Data extract ->
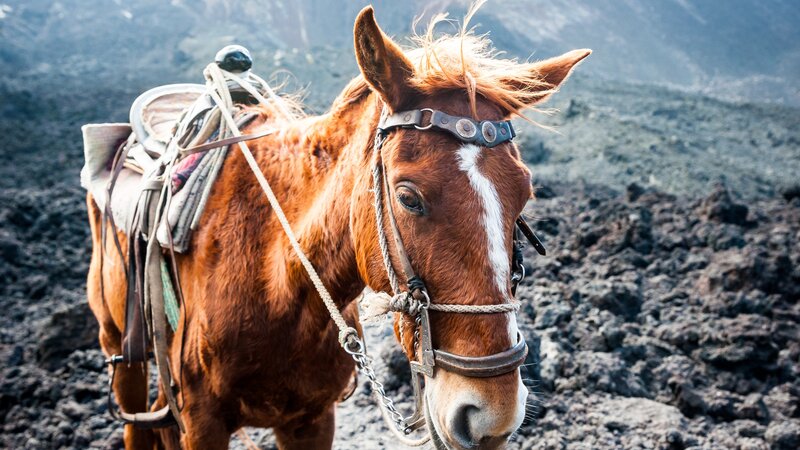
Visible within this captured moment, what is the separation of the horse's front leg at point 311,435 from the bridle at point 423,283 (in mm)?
909

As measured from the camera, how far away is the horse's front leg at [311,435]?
2.49m

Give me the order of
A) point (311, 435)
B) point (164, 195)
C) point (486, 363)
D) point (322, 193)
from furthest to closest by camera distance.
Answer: point (311, 435) < point (164, 195) < point (322, 193) < point (486, 363)

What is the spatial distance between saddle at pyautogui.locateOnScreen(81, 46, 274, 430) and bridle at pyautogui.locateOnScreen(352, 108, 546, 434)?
78 cm

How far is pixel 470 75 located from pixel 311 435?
5.51 ft

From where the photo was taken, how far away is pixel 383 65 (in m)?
1.63

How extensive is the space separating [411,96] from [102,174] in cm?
215

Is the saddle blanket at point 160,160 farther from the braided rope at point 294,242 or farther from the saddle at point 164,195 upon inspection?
the braided rope at point 294,242

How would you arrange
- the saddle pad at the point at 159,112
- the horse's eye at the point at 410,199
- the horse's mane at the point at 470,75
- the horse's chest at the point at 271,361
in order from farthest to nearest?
1. the saddle pad at the point at 159,112
2. the horse's chest at the point at 271,361
3. the horse's mane at the point at 470,75
4. the horse's eye at the point at 410,199

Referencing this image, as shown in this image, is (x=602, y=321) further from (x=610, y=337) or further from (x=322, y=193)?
(x=322, y=193)

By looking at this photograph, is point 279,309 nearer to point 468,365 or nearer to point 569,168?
point 468,365

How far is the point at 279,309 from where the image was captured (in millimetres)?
2068

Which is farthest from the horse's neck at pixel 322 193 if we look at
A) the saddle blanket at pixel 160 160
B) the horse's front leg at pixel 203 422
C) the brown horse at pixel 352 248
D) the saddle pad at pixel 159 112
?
the saddle pad at pixel 159 112

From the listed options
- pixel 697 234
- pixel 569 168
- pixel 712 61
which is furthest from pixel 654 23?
pixel 697 234

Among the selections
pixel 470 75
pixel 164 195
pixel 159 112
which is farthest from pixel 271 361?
pixel 159 112
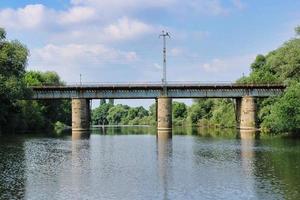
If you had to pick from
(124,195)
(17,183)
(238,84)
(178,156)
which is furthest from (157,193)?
(238,84)

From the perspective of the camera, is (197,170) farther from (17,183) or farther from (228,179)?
(17,183)

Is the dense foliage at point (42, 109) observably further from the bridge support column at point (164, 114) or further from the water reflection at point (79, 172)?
the water reflection at point (79, 172)

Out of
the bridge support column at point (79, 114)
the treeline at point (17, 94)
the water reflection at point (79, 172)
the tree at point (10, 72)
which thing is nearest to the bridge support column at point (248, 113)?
the bridge support column at point (79, 114)

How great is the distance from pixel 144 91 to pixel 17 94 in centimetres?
2955

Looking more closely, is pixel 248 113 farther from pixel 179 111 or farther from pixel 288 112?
pixel 179 111

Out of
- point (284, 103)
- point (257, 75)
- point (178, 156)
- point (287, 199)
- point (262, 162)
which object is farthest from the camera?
point (257, 75)

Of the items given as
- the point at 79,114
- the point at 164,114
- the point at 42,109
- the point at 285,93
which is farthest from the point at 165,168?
the point at 42,109

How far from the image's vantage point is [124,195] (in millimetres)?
27125

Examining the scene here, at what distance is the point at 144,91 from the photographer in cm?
9944

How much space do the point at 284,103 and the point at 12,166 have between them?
40195 millimetres

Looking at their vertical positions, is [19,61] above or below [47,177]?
above

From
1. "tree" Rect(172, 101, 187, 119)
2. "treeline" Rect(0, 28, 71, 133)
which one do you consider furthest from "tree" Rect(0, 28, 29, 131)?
"tree" Rect(172, 101, 187, 119)

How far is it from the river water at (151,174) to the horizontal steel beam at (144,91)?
48.3 metres

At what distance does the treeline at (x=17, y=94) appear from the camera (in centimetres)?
7594
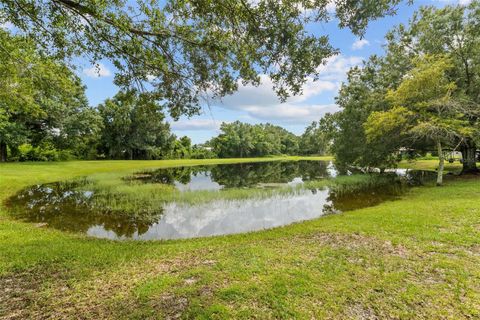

Set exercise ->
Select and copy each line of the records above that contains the word "water". The match is case-sensitive.

Expected output ->
Is the dense foliage at point (42, 109) observably further from the bridge support column at point (164, 114) or further from the water reflection at point (79, 172)?
the water reflection at point (79, 172)
the water reflection at point (79, 172)
How far is it from the river water at (151,174) to the horizontal steel beam at (144,91)?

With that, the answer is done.